The story also unravels that Mrs. Wright, despite being a good singer, was never allowed to practice music after marriage just like most women were not allowed to practice their talents. The murder of the parrot here signifies the metaphor of her husband’s physical death as both are killed in the same way. Death here is symbolic as tying a rope around the neck signifies suffocation and inability to breathe freely, an experience which Mrs. Wright was going through in the presence of her husband.

‘The Story of An Hour’ by the American writer Kate Chopin talks about the central character Mrs. Mallard’s reaction and mental transformation on hearing the news of her husband’s death and the mix of emotions experienced by the frail woman. Widowhood does cause some sorrow but within minutes it brings forth a new opportunity and light to the journey of life. The transformation in thoughts and a feeling of some kind of freedom gradually replaces the initial feeling of loss. The author intends to cast an eye of critic at the very institution of marriage, which is supposed to be a bond of love to be shared between two people and uses some remarkable symbolism to achieve this end.

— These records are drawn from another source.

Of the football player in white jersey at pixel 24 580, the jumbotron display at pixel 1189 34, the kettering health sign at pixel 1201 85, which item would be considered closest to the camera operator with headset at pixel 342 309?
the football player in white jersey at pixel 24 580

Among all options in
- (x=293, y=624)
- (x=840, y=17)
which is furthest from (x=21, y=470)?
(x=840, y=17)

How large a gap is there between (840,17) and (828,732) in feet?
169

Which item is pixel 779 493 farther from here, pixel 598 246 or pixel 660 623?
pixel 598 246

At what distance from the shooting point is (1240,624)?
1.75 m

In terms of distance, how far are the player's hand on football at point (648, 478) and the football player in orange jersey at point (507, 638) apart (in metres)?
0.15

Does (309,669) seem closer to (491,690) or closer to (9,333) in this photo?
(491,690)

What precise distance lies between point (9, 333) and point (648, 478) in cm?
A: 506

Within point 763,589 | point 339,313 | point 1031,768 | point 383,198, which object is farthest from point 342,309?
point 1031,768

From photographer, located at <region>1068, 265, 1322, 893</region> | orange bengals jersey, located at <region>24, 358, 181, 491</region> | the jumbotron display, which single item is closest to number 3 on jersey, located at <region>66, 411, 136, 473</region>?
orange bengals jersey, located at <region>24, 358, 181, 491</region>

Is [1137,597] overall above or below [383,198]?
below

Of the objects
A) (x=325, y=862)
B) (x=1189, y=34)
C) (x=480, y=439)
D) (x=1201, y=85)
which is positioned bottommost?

Society normally expects a wife to shed tears and feel thoroughly depressed at the death news and to some extent her life also must meet their expectation. However the open window, the comfortable chair, ‘delicious breath of rain’ and the tops of the trees that were ‘all aquiver with the new spring life’, all indicate an underlying feeling of regeneration or rebirth and a mind which is open to the change and the new life that will belong solely to her. The open window through which she stares at the sky represents a glance at life through the eye of freedom. Mrs. Mallard was ‘young, with a fair, calm face, whose lines bespoke repression and even a certain strength’; this description has been used as a tool to highlight the change that was taking place within.

She was gaining her strength from the expectation of a new life approaching her. These new oncoming years have been portrayed like “creeping out of the sky, reaching toward her through the sounds, the scents, the color that filled the air”. (Chopin) Again, there are sexual overtones in the story that cannot be overlooked. The initial ‘storm of grief’ is almost indicative of a sexual urge or release, which goes hand in hand with the term ‘wild abandonment’. The quivering of the trees is analogous with the thighs that aquiver with sexual anticipation. As Mrs. Mallard sank into the ‘comfortable roomy armchair’, a feeling of ‘physical exhaustion that haunted her body and seemed to reach into her soul’ (Chopin) pressed her down.

Now this kind of exhaustion could be compared to the same exhaustion faced by a person after sexual pleasure or orgasm. The term ‘haunted’ signifies that she was craving for it from within and therefore this freedom meant physical or sexual freedom as well. The upheaval of her bosom after she sat silent for some time in her chair shows the sudden gasp that is also a release of sexual desires after meeting satisfaction. (Chopin). It is not really the weakness of hands but the weakness of her lustful mind, which betrays morality and generates desires to possess the extreme form of sexual joy.

Therefore the author seems to suggest that it is not just the social and economic freedom of a woman that is curbed but also the sexual stifling cannot be avoided. The ending reveals that Mr. Mallard is actually alive but Mrs. Mallard dies of grief and shock realizing that her brief period of joy has not lasted while the doctor certifies that she dies of joy and maintains the convention of womanhood. The last death is real but offcourse has a lot to reveal that mere physical death. The story “A Rose for Emily” by William Faulkner tells us of a particular case of obsession and possessiveness, which leads Emily, the center character of the play to kill Homer, the man she loves, as she fears he might leave her.